I tried to watch Game of Thrones and this is what happened – The Oatmeal


Here’s my favourite web comic, on a pet hate of mine: how the entertainment industry makes it impossible for you to pay for their products legally, thus causing you to either not bother with their products (surely they don’t want this?) or forcing you into the arms of illegal file sharing sites (surely they don’t want this?)

I tried to watch Game of Thrones and this is what happened – The Oatmeal.

Let’s enumerate the ways in which the entertainment industry makes it impossible for customers to acquire products legally.

1. Staggered release dates. The whole internet is talking about something, but you’re not allowed to buy it yet. You can follow a link to the iTunes music store, but you have to “change country”. And even if you do, you can only buy if you have a credit card through a bank based in that country. So what do you do? You either have to pay through the nose for an import on physical media, for which you might wait weeks, or you just go ahead and find a freakin’ download.

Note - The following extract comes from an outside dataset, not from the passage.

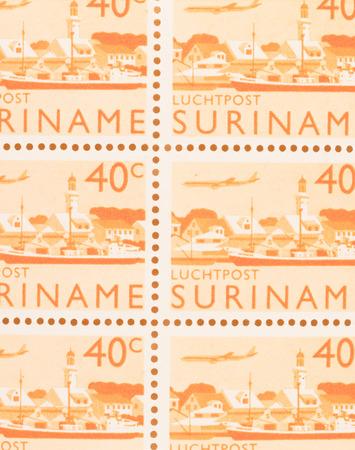 Suriname - CIRCA 1970: A stamp printed in Suriname shows a city, circa 1970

2. Region codes. Yeah, you can order this DVD from Amazon US, or Amazon France, but they’ll try to make it really difficult to play your legitimately purchased DVD in your player or computer. You might be able to hack the region code, or change it “up to 5 times”, but, hey, it’s quicker and easier to just find a freakin’ download. And as a bonus, the illegal download doesn’t have a 14 minute section where you’re not allowed to CONTROL YOUR DVD PLAYER WITH THE REMOTE CONTROL THAT YOU PURCHASED, and funnily enough it doesn’t SCOLD YOU AND WARN YOU ABOUT PIRACY every time you put it in the machine, even though you FREAKING WELL PAID FOR THE THING IN THE FIRST PLACE, though you might wish you hadn’t bothered. And as an extra, extra bonus, the illegal download DOESN’T HAVE A BLODDY KITKAT ADVERT ON IT THAT YOU CAN’T SKIP, EVEN THOUGH YOU PAID FOR IT SO THAT YOU WOULDN’T HAVE TO WATCH ADVERTS.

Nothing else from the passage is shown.